Die Baselbieter Polizei entzog einer Frau im August 2025 vorsorglich den Führerausweis und ordnete gleichzeitig eine verkehrsmedizinische Untersuchung der höchsten Stufe an, um ihre Fahreignung abklären zu lassen. Die Frau wehrte sich dagegen zunächst beim Regierungsrat des Kantons Basel-Landschaft – ohne Erfolg. Dieser wies ihre Eingabe im März 2026 ab.
Daraufhin zog die Frau den Fall ans Kantonsgericht Basel-Landschaft weiter. Auch dort drang sie nicht durch: Das Gericht bestätigte im Juli 2026 den Führerausweisentzug und die angeordnete Untersuchung als gerechtfertigt und verhältnismässig. Zusätzlich auferlegte es ihr Verfahrenskosten von 800 Franken.
Die Frau wandte sich schliesslich ans Bundesgericht. Dort scheiterte sie jedoch bereits an einer formalen Hürde: Ihre Eingabe war ungenügend begründet. Zwar behauptete sie, fahrtauglich zu sein, setzte sich aber nicht konkret mit den Argumenten des Kantonsgerichts auseinander und zeigte nicht auf, inwiefern dessen Entscheid rechtlich falsch sein soll. Ohne eine solche Auseinandersetzung tritt das Bundesgericht auf eine Beschwerde grundsätzlich nicht ein.

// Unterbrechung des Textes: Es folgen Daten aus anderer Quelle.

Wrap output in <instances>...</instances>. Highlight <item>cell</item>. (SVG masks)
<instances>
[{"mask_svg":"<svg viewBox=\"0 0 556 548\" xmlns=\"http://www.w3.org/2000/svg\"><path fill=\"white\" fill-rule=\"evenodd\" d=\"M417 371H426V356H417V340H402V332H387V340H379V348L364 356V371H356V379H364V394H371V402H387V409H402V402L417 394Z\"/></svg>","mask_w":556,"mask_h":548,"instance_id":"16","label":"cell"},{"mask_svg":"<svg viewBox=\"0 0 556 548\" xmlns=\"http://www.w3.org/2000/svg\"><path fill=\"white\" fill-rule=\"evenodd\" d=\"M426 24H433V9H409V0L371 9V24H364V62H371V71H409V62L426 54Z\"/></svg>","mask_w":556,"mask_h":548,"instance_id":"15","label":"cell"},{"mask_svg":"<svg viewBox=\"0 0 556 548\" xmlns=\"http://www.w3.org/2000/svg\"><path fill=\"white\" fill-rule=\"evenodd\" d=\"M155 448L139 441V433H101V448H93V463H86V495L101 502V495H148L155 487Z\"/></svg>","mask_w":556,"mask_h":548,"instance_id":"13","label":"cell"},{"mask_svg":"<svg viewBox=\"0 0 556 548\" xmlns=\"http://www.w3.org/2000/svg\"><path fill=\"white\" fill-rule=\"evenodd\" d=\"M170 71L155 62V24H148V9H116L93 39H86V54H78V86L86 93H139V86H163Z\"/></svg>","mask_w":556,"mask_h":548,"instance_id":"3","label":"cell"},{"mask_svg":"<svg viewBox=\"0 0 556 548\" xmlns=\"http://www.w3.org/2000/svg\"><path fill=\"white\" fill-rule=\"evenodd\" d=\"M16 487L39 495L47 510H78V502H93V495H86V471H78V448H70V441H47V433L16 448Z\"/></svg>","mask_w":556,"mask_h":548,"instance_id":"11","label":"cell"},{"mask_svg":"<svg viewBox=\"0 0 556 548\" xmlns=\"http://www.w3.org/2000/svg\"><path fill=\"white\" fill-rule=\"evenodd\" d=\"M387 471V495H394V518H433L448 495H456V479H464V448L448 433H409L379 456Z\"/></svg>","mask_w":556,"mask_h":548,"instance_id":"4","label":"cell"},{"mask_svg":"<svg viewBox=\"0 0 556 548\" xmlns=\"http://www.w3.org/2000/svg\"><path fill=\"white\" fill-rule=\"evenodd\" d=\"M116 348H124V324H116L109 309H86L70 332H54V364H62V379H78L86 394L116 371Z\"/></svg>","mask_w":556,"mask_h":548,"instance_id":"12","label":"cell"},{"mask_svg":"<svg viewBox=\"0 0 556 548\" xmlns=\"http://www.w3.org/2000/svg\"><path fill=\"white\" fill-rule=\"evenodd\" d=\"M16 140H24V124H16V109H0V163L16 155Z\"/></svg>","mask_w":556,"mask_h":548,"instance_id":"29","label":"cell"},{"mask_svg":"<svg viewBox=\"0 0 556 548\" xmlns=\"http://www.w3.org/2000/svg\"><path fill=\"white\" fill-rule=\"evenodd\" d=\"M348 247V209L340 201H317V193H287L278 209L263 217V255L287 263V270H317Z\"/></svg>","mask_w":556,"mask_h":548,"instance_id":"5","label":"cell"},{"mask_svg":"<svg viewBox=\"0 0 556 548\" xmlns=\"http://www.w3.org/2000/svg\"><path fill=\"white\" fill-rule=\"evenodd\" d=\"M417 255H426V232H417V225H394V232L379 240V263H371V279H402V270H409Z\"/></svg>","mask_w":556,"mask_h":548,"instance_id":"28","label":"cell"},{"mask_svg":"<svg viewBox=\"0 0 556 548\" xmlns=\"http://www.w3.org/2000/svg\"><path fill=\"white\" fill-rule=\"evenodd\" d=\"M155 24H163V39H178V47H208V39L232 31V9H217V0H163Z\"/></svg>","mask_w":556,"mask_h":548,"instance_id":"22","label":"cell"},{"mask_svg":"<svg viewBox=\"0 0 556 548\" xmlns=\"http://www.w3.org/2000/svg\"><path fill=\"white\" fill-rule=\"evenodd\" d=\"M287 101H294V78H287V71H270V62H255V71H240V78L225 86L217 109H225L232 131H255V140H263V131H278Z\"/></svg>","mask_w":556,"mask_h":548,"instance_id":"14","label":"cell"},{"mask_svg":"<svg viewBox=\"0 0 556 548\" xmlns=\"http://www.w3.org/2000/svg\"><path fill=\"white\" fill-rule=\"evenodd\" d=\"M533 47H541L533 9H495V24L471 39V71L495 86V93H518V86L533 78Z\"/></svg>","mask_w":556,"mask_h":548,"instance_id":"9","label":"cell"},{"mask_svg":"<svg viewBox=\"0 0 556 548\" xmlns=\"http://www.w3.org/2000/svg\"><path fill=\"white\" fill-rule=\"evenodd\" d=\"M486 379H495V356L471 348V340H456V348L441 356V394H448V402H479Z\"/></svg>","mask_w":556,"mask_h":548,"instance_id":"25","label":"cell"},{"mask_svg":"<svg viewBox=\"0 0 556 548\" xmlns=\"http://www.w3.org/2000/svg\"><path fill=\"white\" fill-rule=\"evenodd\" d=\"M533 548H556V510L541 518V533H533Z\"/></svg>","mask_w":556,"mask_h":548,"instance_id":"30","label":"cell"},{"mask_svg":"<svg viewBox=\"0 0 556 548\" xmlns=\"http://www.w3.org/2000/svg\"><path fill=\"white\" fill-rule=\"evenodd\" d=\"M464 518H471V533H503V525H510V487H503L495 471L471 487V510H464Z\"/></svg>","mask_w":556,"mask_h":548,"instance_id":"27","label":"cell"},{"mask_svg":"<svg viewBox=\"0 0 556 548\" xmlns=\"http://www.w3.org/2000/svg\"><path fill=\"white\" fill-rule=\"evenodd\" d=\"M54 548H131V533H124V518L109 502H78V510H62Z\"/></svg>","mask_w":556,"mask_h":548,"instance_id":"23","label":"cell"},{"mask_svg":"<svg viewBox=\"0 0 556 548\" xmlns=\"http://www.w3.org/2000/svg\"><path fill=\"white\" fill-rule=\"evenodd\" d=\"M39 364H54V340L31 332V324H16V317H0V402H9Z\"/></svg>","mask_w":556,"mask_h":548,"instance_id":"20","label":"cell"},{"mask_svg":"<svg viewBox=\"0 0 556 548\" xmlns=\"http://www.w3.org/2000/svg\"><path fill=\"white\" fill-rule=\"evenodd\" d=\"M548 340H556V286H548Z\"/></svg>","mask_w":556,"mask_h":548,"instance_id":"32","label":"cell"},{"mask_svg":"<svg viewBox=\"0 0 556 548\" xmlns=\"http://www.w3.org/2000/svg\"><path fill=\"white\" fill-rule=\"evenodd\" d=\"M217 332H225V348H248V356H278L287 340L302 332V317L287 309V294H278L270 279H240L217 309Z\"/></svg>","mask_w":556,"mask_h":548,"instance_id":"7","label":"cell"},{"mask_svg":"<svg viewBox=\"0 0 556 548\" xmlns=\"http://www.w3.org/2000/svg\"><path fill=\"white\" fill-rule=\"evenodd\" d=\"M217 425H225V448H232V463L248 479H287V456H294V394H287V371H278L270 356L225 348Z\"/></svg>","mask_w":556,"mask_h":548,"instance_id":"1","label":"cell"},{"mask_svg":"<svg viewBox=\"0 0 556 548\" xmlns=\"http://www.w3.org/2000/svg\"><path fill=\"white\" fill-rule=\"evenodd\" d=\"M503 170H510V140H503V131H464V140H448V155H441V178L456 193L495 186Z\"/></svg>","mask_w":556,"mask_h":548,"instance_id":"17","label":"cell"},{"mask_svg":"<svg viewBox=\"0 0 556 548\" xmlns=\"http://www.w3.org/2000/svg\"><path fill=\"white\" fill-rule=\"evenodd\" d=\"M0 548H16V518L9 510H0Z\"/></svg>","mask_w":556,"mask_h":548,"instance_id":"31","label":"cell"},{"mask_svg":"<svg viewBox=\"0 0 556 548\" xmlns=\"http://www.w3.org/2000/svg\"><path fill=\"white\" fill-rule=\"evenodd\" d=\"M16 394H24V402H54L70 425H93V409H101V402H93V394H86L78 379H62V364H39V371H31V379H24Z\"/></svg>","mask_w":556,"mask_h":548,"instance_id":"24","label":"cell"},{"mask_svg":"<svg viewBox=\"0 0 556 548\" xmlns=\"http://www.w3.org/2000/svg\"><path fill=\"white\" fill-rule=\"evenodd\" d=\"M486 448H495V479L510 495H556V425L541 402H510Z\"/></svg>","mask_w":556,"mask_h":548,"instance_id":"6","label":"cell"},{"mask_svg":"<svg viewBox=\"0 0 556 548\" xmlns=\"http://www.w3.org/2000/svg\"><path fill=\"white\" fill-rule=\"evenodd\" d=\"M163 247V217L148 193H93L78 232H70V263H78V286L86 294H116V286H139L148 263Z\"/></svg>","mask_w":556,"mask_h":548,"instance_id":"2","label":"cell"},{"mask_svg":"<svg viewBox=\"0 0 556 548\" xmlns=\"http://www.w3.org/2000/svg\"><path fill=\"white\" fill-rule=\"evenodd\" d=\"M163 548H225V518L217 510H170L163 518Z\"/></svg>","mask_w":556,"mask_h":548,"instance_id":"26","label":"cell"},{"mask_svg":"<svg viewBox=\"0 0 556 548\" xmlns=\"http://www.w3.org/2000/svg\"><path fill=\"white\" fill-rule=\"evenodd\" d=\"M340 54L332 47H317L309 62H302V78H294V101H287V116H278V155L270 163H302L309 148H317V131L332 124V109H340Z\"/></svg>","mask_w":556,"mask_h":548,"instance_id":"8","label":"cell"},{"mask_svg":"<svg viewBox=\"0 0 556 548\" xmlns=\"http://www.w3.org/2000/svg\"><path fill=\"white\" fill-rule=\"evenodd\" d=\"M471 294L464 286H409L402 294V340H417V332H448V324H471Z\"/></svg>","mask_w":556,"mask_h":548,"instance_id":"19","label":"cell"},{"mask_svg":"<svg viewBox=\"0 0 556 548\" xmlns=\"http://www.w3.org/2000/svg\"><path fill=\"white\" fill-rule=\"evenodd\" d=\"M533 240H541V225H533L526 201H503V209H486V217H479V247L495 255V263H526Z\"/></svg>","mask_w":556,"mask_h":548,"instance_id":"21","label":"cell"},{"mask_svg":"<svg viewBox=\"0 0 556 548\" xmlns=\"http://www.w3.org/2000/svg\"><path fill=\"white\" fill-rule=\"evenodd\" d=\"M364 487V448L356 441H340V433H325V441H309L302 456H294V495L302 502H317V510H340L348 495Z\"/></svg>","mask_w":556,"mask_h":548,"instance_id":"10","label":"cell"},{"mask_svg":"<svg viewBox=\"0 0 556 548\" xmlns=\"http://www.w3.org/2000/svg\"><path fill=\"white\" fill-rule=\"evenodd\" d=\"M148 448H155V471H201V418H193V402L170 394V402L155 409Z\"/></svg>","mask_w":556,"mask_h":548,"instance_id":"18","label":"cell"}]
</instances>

Offen blieb dabei die Frage, ob die Eingabe überhaupt rechtzeitig eingereicht worden war: Das Urteil des Kantonsgerichts wurde der Frau am 22. Juli 2026 zugestellt, die Beschwerdefrist lief am 21. August 2026 ab – doch der Poststempel auf dem Briefumschlag datiert vom 25. August 2026. Da die Beschwerde ohnehin wegen ungenügender Begründung abgewiesen wurde, musste diese Frage nicht abschliessend geklärt werden. Kosten für das Verfahren vor Bundesgericht wurden ausnahmsweise keine erhoben.